── Records supplied ──

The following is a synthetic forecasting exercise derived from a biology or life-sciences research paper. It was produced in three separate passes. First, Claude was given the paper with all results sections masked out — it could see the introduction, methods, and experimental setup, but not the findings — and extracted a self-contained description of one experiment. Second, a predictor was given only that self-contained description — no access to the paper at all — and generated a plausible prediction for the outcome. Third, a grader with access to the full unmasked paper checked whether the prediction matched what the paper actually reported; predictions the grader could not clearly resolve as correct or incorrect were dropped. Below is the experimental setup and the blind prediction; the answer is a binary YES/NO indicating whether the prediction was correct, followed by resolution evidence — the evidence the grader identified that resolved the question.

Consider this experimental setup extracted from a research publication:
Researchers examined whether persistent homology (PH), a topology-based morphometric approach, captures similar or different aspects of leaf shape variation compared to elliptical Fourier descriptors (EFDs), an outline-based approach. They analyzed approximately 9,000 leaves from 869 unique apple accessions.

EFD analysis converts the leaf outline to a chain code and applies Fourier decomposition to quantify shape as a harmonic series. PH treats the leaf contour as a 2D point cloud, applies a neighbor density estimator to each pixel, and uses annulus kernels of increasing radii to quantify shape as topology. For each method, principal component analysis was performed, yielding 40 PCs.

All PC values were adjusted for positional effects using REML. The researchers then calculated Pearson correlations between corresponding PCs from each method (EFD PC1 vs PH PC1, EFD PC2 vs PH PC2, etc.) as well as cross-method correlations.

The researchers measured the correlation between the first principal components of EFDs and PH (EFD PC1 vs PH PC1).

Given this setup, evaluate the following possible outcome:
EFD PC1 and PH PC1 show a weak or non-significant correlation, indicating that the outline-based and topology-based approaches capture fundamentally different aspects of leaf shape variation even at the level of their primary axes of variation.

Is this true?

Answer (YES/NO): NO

───

Work order: Could you copy every record above exactly as it stands?

Exercise answer:
The following is a synthetic forecasting exercise derived from a biology or life-sciences research paper. It was produced in three separate passes. First, Claude was given the paper with all results sections masked out — it could see the introduction, methods, and experimental setup, but not the findings — and extracted a self-contained description of one experiment. Second, a predictor was given only that self-contained description — no access to the paper at all — and generated a plausible prediction for the outcome. Third, a grader with access to the full unmasked paper checked whether the prediction matched what the paper actually reported; predictions the grader could not clearly resolve as correct or incorrect were dropped. Below is the experimental setup and the blind prediction; the answer is a binary YES/NO indicating whether the prediction was correct, followed by resolution evidence — the evidence the grader identified that resolved the question.

Consider this experimental setup extracted from a research publication:
Researchers examined whether persistent homology (PH), a topology-based morphometric approach, captures similar or different aspects of leaf shape variation compared to elliptical Fourier descriptors (EFDs), an outline-based approach. They analyzed approximately 9,000 leaves from 869 unique apple accessions.

EFD analysis converts the leaf outline to a chain code and applies Fourier decomposition to quantify shape as a harmonic series. PH treats the leaf contour as a 2D point cloud, applies a neighbor density estimator to each pixel, and uses annulus kernels of increasing radii to quantify shape as topology. For each method, principal component analysis was performed, yielding 40 PCs.

All PC values were adjusted for positional effects using REML. The researchers then calculated Pearson correlations between corresponding PCs from each method (EFD PC1 vs PH PC1, EFD PC2 vs PH PC2, etc.) as well as cross-method correlations.

The researchers measured the correlation between the first principal components of EFDs and PH (EFD PC1 vs PH PC1).

Given this setup, evaluate the following possible outcome:
EFD PC1 and PH PC1 show a weak or non-significant correlation, indicating that the outline-based and topology-based approaches capture fundamentally different aspects of leaf shape variation even at the level of their primary axes of variation.

Is this true?

Answer (YES/NO): NO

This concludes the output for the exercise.